-------- Dataset entries
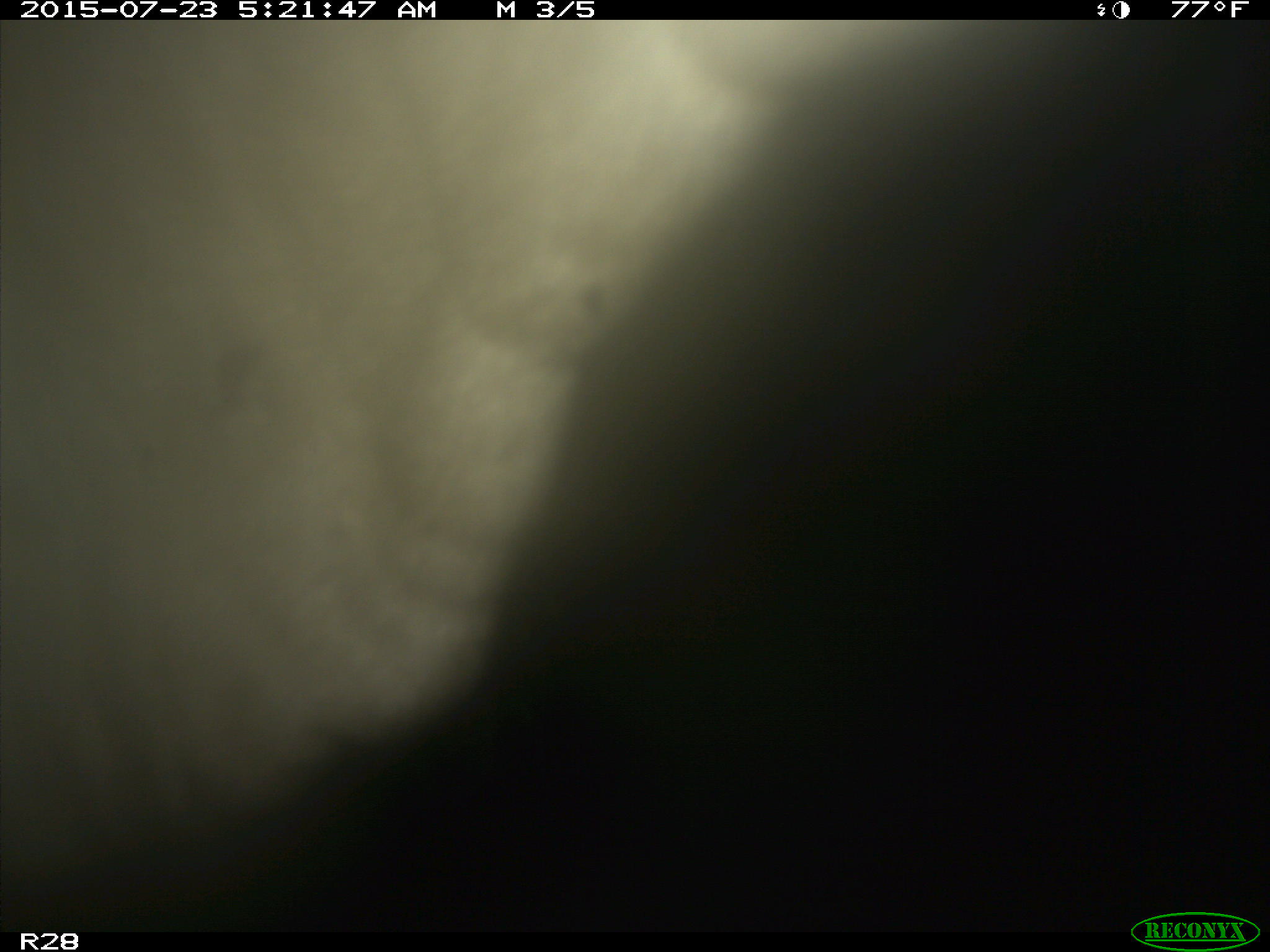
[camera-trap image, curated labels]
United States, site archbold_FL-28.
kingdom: Animalia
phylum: Chordata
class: Mammalia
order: Artiodactyla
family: Bovidae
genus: Bos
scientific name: Bos taurus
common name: domestic cow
Bos taurus (domestic cow).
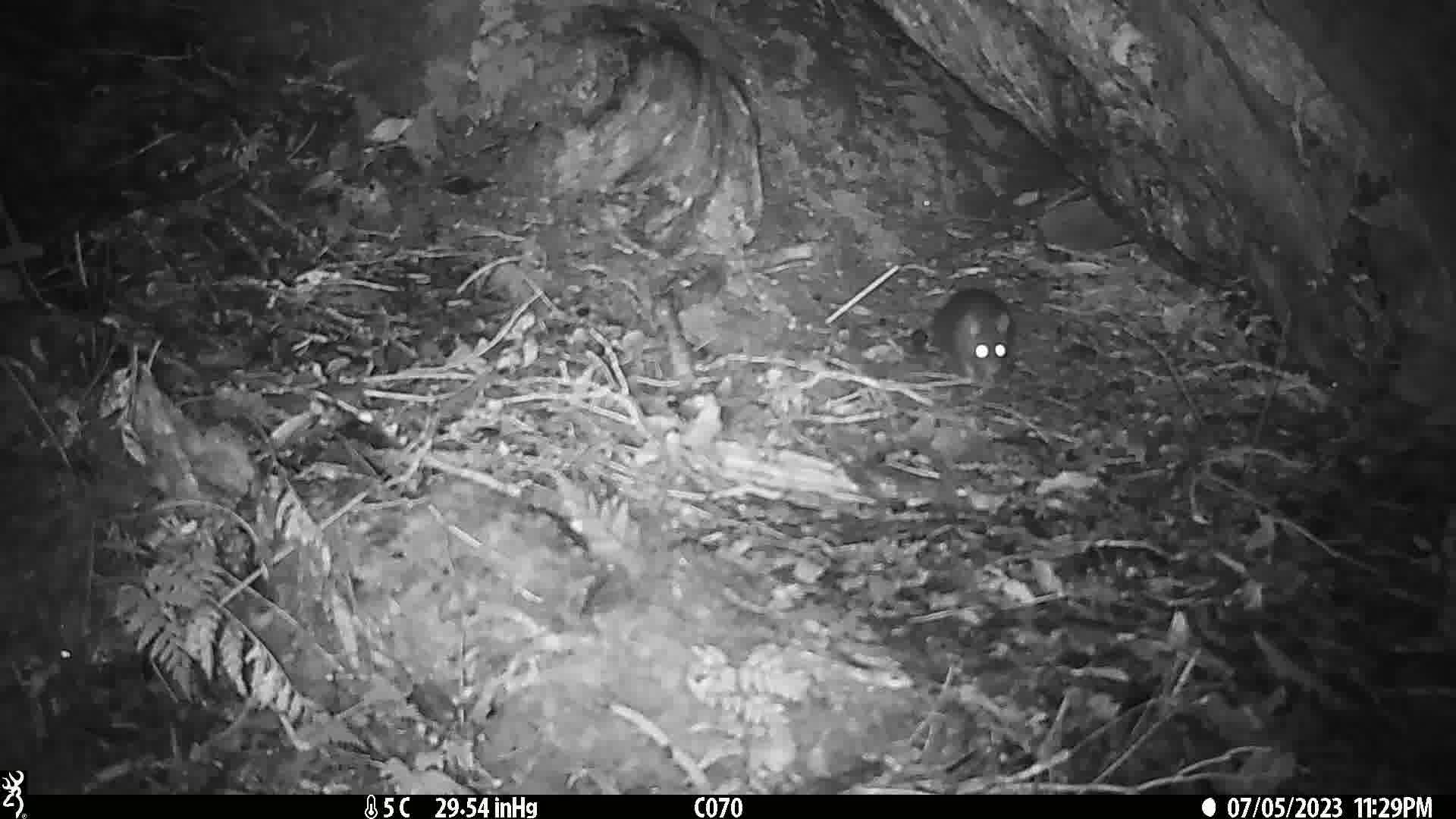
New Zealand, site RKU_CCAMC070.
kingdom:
----------------
Task description ->
Only the lines from the one containing "order: Artiodactyla" through the final line of the records should be transcribed, exactly and with no pictures.

Result ->
order: Artiodactyla
family: Bovidae
genus: Bos
scientific name: Bos taurus
common name: domestic cow
Bos taurus (domestic cow).
New Zealand, site RKU_CCAMC070.
kingdom:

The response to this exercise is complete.